(Collected data entries)

>> BEGIN

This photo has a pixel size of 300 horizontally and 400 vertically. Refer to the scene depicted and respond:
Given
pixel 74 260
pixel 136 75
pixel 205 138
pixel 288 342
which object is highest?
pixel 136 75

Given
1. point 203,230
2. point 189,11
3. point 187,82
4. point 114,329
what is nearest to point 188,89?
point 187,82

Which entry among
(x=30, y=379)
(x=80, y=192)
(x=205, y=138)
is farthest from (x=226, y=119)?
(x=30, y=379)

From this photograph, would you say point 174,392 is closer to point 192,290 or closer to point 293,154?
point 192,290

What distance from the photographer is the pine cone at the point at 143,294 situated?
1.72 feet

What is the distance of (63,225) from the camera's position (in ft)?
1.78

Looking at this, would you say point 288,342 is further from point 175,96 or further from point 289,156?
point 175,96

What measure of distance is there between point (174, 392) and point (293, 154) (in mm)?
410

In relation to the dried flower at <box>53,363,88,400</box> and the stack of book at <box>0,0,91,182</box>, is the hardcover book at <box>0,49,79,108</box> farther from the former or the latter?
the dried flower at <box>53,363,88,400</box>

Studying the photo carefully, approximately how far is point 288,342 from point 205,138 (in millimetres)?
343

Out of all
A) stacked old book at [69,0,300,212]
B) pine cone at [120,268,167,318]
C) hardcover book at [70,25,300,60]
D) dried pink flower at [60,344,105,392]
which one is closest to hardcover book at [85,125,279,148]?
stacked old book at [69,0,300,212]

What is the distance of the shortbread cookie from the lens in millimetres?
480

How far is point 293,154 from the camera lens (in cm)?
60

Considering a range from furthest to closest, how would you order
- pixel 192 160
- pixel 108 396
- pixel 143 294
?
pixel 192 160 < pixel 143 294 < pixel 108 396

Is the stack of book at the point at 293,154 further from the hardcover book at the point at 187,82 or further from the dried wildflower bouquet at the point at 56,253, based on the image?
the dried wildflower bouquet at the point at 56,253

>> END

_Do this_
Could you write out all of the lines above without changing a single word?

_The reply_
This photo has a pixel size of 300 horizontally and 400 vertically. Refer to the scene depicted and respond:
Given
pixel 74 260
pixel 136 75
pixel 205 138
pixel 288 342
which object is highest?
pixel 136 75

Given
1. point 203,230
2. point 189,11
3. point 187,82
4. point 114,329
what is nearest to point 188,89?
point 187,82

Which entry among
(x=30, y=379)
(x=80, y=192)
(x=205, y=138)
is farthest from (x=226, y=119)?
(x=30, y=379)

From this photograph, would you say point 174,392 is closer to point 192,290 or closer to point 293,154?
point 192,290

What distance from the photographer is the pine cone at the point at 143,294 situated?
1.72 feet

What is the distance of (63,225) from the camera's position (in ft)?
1.78

Looking at this, would you say point 288,342 is further from point 175,96 or further from point 289,156?
point 175,96

What measure of distance is there between point (174, 392) and point (293, 154) (in mm)?
410

In relation to the dried flower at <box>53,363,88,400</box> and the stack of book at <box>0,0,91,182</box>, is the hardcover book at <box>0,49,79,108</box> farther from the former or the latter?
the dried flower at <box>53,363,88,400</box>

Studying the photo carefully, approximately how far is point 288,342 from point 205,138 (in millimetres)?
343

Out of all
A) stacked old book at [69,0,300,212]
B) pine cone at [120,268,167,318]
C) hardcover book at [70,25,300,60]
D) dried pink flower at [60,344,105,392]
which one is closest to hardcover book at [85,125,279,148]?
stacked old book at [69,0,300,212]

What is the distance of the shortbread cookie from the lens in millimetres?
480

How far is point 293,154 from the camera lens (in cm)?
60

Considering a range from furthest to closest, how would you order
- pixel 192 160
- pixel 108 396
- pixel 143 294
?
pixel 192 160 < pixel 143 294 < pixel 108 396

Is the stack of book at the point at 293,154 further from the hardcover book at the point at 187,82 or further from the dried wildflower bouquet at the point at 56,253, based on the image?
the dried wildflower bouquet at the point at 56,253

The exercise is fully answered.